Understanding emerging topics – even at a basic level – will make you a better communicator and leader in your organization. When I was at GE, I tried to get a basic grasp of China and India’s increasing importance in the global economy, or how additive manufacturing might disrupt industrial companies, or how changing social values could influence employee attitudes and company policies.

Part of my motivation was fear of being embarrassed. Sometimes I was. In 2008, I presented to the GE Board on the reputation risks associated with GE’s sponsorship of the Olympic Games in Beijing. There were protests against Olympic sponsors by actress Mia Farrow and others related to China’s failure to act on genocide and human rights abuses in Darfur. One protest bumper sticker said, “You Can’t Spell GEnocide Without GE.”

Yes. 

Yes. 

This wasn’t my first Olympic reputation rodeo and I could articulate how best to handle the China issue. But then the board started asking very specific questions about the situation on the ground in Sudan. I was like a stumped spelling bee contestant: “Uhhh….could you use it in a sentence?” Luckily, the GE Foundation leader bailed me out. I was half prepared.

No one in GE was going to give me a course on Darfur. I had to educate myself on the issue and many others that confront a global company. It can be exhausting and sometimes not fun. Instead of watching GE-funded “Must Watch TV” comedy classics such as “Joey” on airplanes, I would try to get through my reading pile.

Reading lists should be diverse in their topics and source and force you out of your comfort bubble.  The usual suspects such as the Wall Street Journal are important but so are Scientific American, Harvard Business Review, The Economist and Foreign Policy.

Sounds like fun, right?
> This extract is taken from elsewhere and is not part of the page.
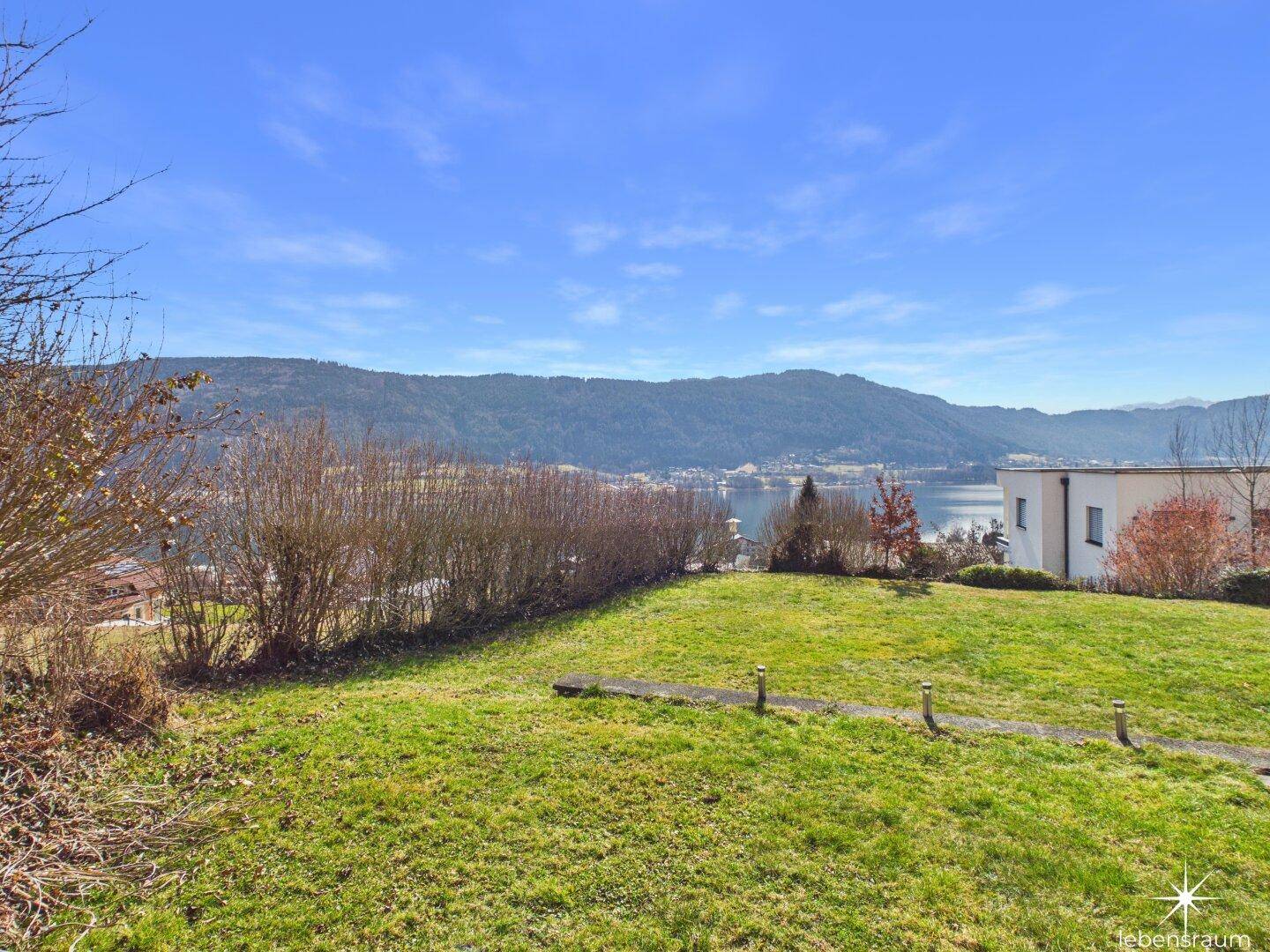 Weitläufiger Garten mit Rasenfläche und Blick auf den See und die umliegende Natur.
Well get a gander at some of the things on my list:

·      “Effects of corporate online communications on attitude and trust: Experimental analysis of Twitter messages,” from the Institute for Public Relations

·      “Report From the Buy Side: The Power of Intangible Factors on Investment Decisions,” by Weber Shandwick

·      “The Leader’s Guide to Corporate Culture,” from the Harvard Business Review

·      “Five Ways to Spot Fake Research,” by the amazing Sarab Kochhar, Ph.D.
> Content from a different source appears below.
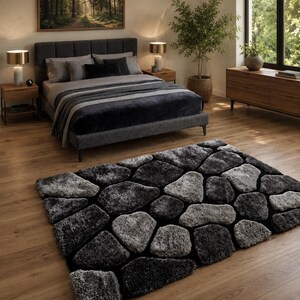 May include: A rectangular area rug featuring a high-pile, textured design of interlocking stone-like shapes in varying shades of charcoal, slate grey, and silver. The rug has a thick, plush surface that mimics the appearance of a cobblestone path.
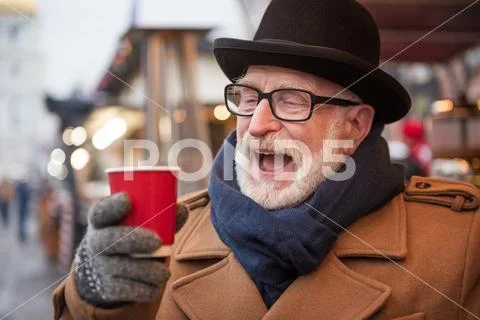 Cheerful male pensioner enjoying hot drink outdoor Stock Photos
·      “How to Read a Financial Report,” by Merrill Lynch

·      “Why Facts Don’t Change our Minds,” by Elizabeth Kolbert of the New Yorker

·      “Brain. Behavior. Story. Why Public Relations Needs to Return to its Scientific Roots,” by Christopher Graves of Ogilvy Public Relations

·      “Hello, My Name is Jeff,” a New York Times profile of Jeff Bezos

·      “Selective Exposure to Misinformation: Evidence from the consumption of fake news during the 2016 presidential campaign,” by three really smart professors from really smart schools

·      “Beyond the Bitcoin Bubble,” by Steven Johnson of the New York Times Magazine

·      “How to Get The Most Out of A Mentoring Relationship,” by The Plank Center for Leadership in Public Relations

You’re saying, “Sheffer is a gas bag. He’s not going to read all those things.” You’re right.  Sometimes the topic gets moldy by the time I get to it and I move on, constantly curating the pile to try to stay current.

Nope.

Nope.

Okay, sorry, you’ve had enough of this haughty and pedantic harangue but you haven’t endured anywhere near the hectoring others have suffered. At GE, I often droned on about the necessity of reading and being the most informed person in the room.   

I know, that's not as fun as watching the GE/NBCUniversal comedy classic, “The Land of the Lost?” But hey, what is?